However, they noted that if lenders wanted to be competitive in the market they needed to be visible to brokers about their proposition.
Secure Trust Bank (STB) announced yesterday that it could not see any end to the competition and pressure within the mortgage market and so was considering ceasing new lending “until conditions become more favourable”.
In its last interim report, published in August, Secure Trust said it had completed £37.3m total lending from its launch in 2017 to the end of June 2018, with £21.3m in first six months of 2018.
Chief executive officer Paul Lynam was pleased with the results at the time, but warned about the highly competitive market although he did expect it to ease.
“The mortgage market is exhibiting significant competitive pressures, with lenders increasingly competing on price and risk appetite to drive new business volumes,” he said.
“We are being careful to avoid being sucked into a race to the bottom and are tempering the growth of this part of the business at this time.”
He added: “I continue to expect that following the closure of the Term Funding Scheme in February 2018 we will see pricing pressures ease which will allow us to compete more effectively.”
Secure Trust Bank confirmed to Specialist Lending Solutions that the consultation was impacting 27 members of staff, although it hoped to mitigate the number of compulsory redundancies with internal positions.
Following the news of business development manager Fran Green joining Shawbrook Bank the lender also noted that staff were free to move if they felt it was best for them.
Pro-active and visible
City Mortgage Solutions managing director Paul Clark agreed that the complex market was competitive at the moment but much of this was around the criteria on offer, rather than rate.
Clark admitted that although his firm had used more than 40 lenders in the last year, they had not used Secure Trust Bank.
He noted that most challenger banks were being very pro-active in contacting brokers about their proposition and criteria.
“It’s gone way past rate or price, most rates in this complex sector are sub 2.5% anyway, it’s criteria and awareness of criteria,” he said.
“The biggest hurdle is making themselves heard enough, but some lenders are very much out there.
“I don’t think STB were making themselves very obvious and if you can’t engage with enough people it doesn’t matter how good your rate is because no-one knows.
“So they have to weigh up being out there and being vocal,” he added.
New lenders still coming
Brightstar chief executive officer Rob Jupp added that it seemed apparent Secure Trust Bank did not have the appetite to get caught up in the competitive market.
And while he admitted it was not good news, he was largely calm about concerns other lenders may follow in closing operations.
“We have to be careful that there’s not a sense of contagion here and it gets a bit out of control,” he said.

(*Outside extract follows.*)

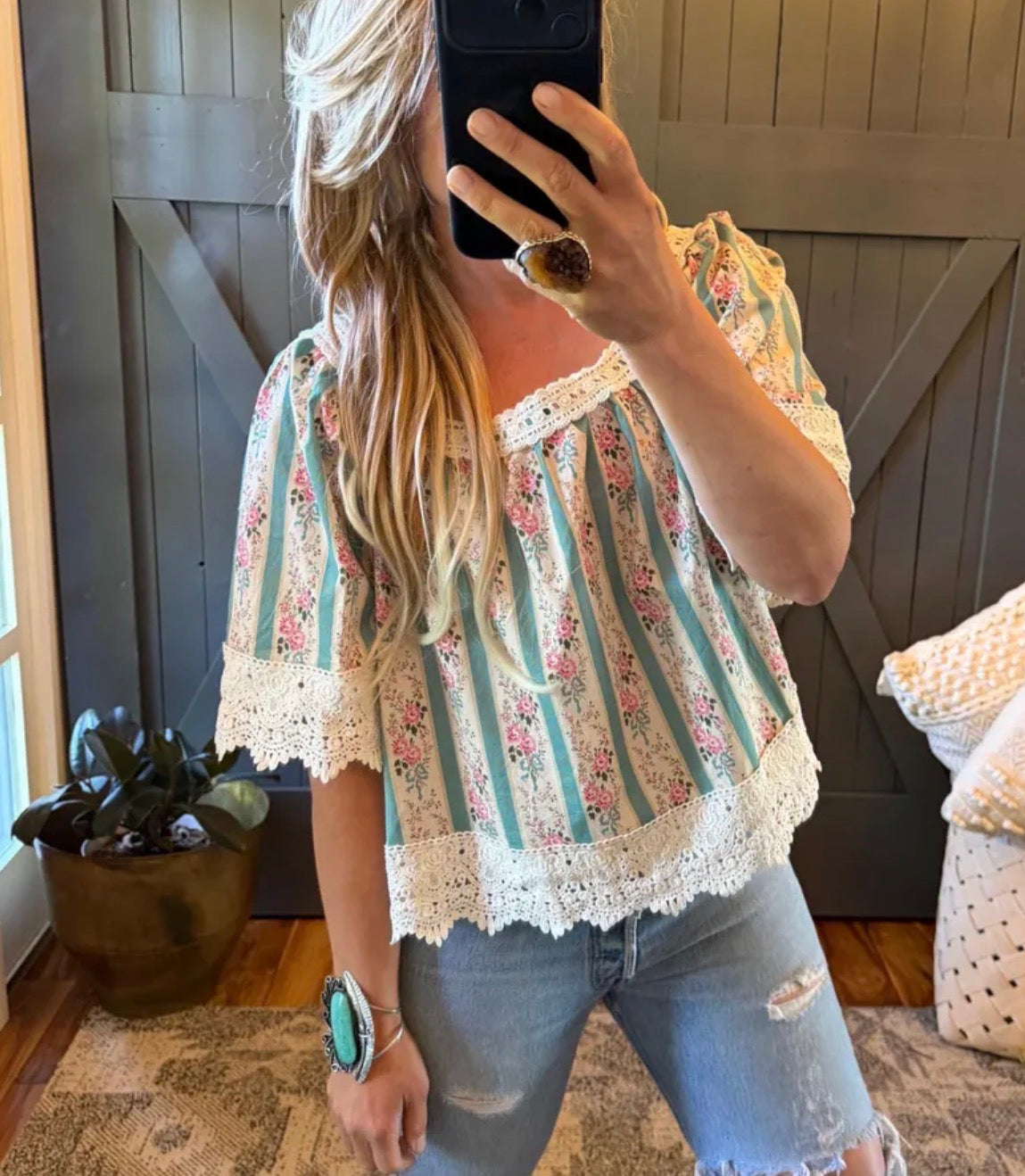 Model Wearing Floral Cotton Blouse by Lavender Tribe Design.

“STB was all about lack of appetite to continue the mortgage part of their business because they just felt they couldn’t make the margin.”

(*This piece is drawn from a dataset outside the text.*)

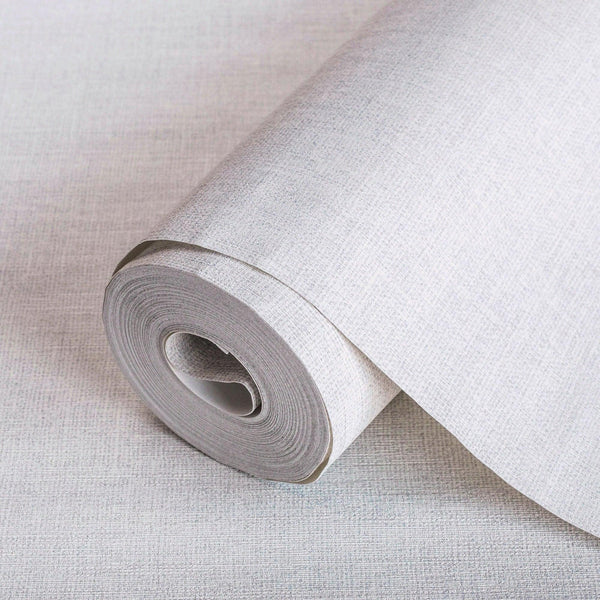 Solid Color Linen Textured Wallpaper, Light Gray Modern Neutral Colors Non-Pasted Wallcovering - Adawall -Houston Wallpaper Store - Walcoverings, Curtains & Wall Panels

He added: “The number of new lenders coming into this space, particularly buy to let, far outweighs those who are stopping lending permanently or temporarily.
“So the net effect is still a positive move in terms of new lenders and that’s really key because if we saw something more deep-rooted and structural that wouldn’t happen.
“In 2008-09 that didn’t happen – we didn’t have any new lenders coming through, while there are a number of them now.”